Disposition review is the workflow that runs at the end of a retention period: instead of automatically deleting content, a disposition review notifies designated reviewers who can approve deletion, extend the retention period, or re-label the item before deletion. This is required when the decision to delete cannot be fully automated — for example, legal files where a case might still be open at the scheduled deletion date.

Integration with Sensitivity Labels

Sensitivity labels and retention labels serve different but complementary functions: sensitivity labels control access and encryption; retention labels control lifecycle. They can be combined: a document can carry both a Confidential sensitivity label (encrypting it and restricting sharing) and a 7-year retention label (preventing deletion for the required period).

Auto-apply retention label policies can target content already carrying a sensitivity label: for example, automatically apply a 10-year retention label to any item labelled “Highly Confidential — Legal”. This integration between Microsoft Purview Sensitivity Labels and data lifecycle management eliminates the need for manual record declaration on high-value sensitive content.

Integration with eDiscovery and Legal Hold

When legal proceedings require preserving specific content beyond its scheduled deletion date, Purview eDiscovery holds override retention delete actions. A Preservation Hold placed on a mailbox or SharePoint site prevents any content from being deleted — regardless of retention policy delete actions — until the hold is released. The hold is invisible to users: they see normal mailbox and SharePoint functionality, but no content is permanently deleted while the hold is active.

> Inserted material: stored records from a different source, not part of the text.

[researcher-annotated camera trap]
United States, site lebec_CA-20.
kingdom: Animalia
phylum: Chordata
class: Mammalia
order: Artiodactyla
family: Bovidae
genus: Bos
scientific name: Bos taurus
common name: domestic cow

For Berlin businesses that receive litigation hold notices or regulatory investigation requests, this integration between data lifecycle management and eDiscovery ensures that standard retention-based deletion does not destroy potentially relevant evidence once a legal hold obligation arises.

GDPR Storage Limitation Compliance

GDPR Article 5(1)(e) requires personal data to be kept in identifiable form no longer than necessary. Retention policies address this at the workload level; retention labels address it at the item level. Together they provide the technical mechanism to demonstrate storage limitation compliance under GDPR Article 5(2) (accountability principle): you can show regulators an audit log of when specific items were deleted, by which policy, and what reviewer approved the disposition.

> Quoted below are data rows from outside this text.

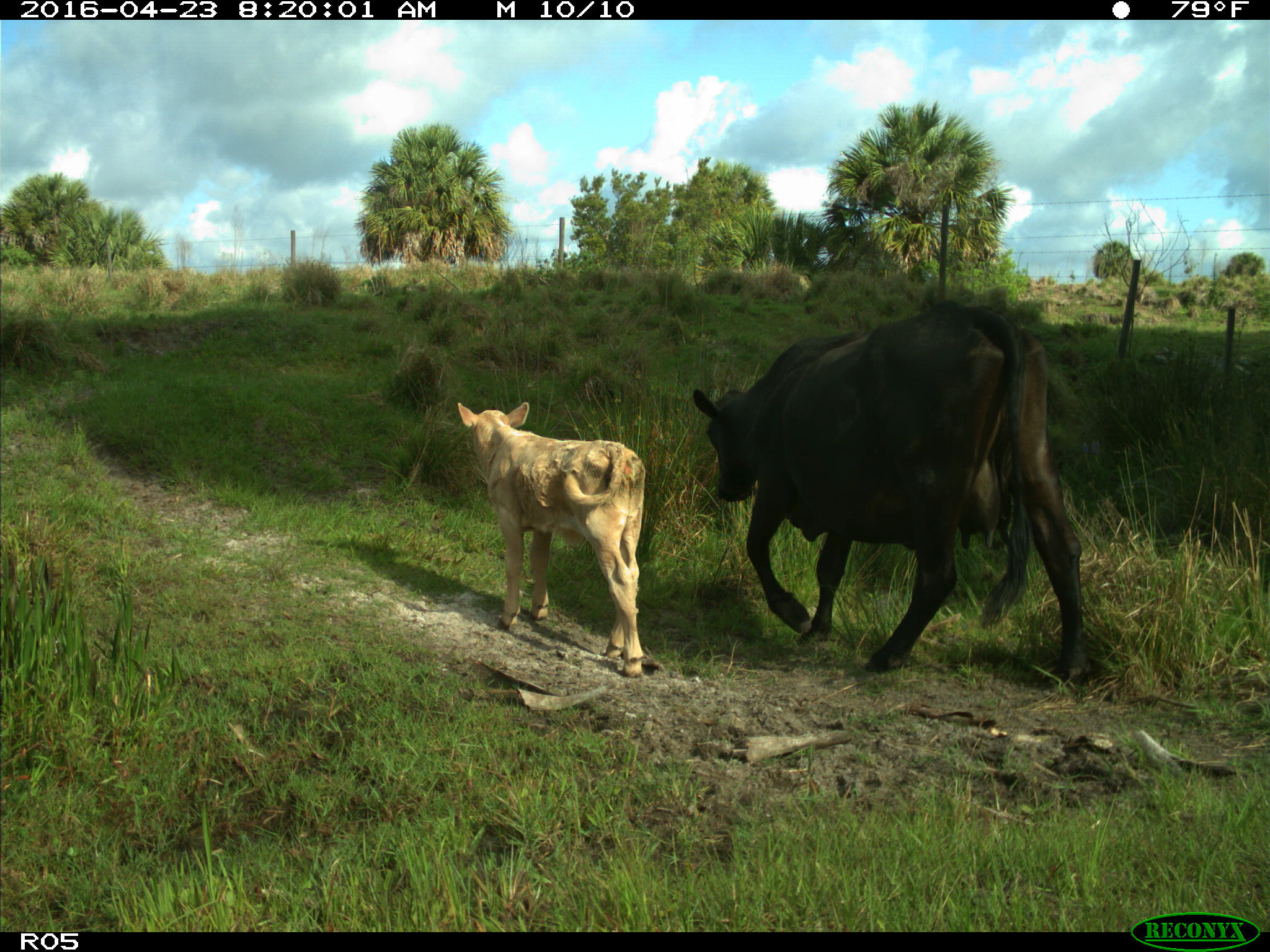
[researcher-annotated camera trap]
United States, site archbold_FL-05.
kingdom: Animalia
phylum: Chordata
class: Mammalia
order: Artiodactyla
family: Bovidae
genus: Bos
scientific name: Bos taurus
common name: domestic cow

The Purview compliance portal’s Data lifecycle management dashboard shows retention policy coverage across all workloads, labels applied to content, and upcoming disposition reviews — providing the documentation baseline for a GDPR data lifecycle audit.

Implementation Steps for Berlin Small Businesses

  1. Microsoft Purview compliance portal → Data lifecycle management → Retention policies → New retention policy
  2. Create a baseline “retain all Exchange mail 3 years then delete” policy and apply to all mailboxes
  3. Create a “retain all SharePoint content 5 years then delete” policy and apply to all SharePoint sites
  4. Create a “Teams messages 1 year delete” policy for Teams private chats and 3-year policy for channel messages
  5. Create retention labels for specific content types: “Legal Contract — 10 years”, “Tax Record — 10 years”, “General Correspondence — 3 years”
  6. Publish labels to Exchange, SharePoint, and OneDrive — enable manual application by users
  7. Configure auto-apply policy: apply “Legal Contract” label to items containing keywords “Auftragsbestätigung”, “Vertrag”, or sensitive information type “Contract” classifier
  8. Configure disposition reviews for records labels: assign the data controller or legal lead as the reviewer for items scheduled for deletion

Data lifecycle management works in direct partnership with Microsoft Purview DLP — DLP prevents inappropriate sharing of personal data while data lifecycle management ensures it is deleted when no longer needed. Both capabilities are configured in the same Microsoft Purview compliance portal, and both contribute to Compliance Manager improvement actions under GDPR, ISO 27001, and German data protection regulatory templates.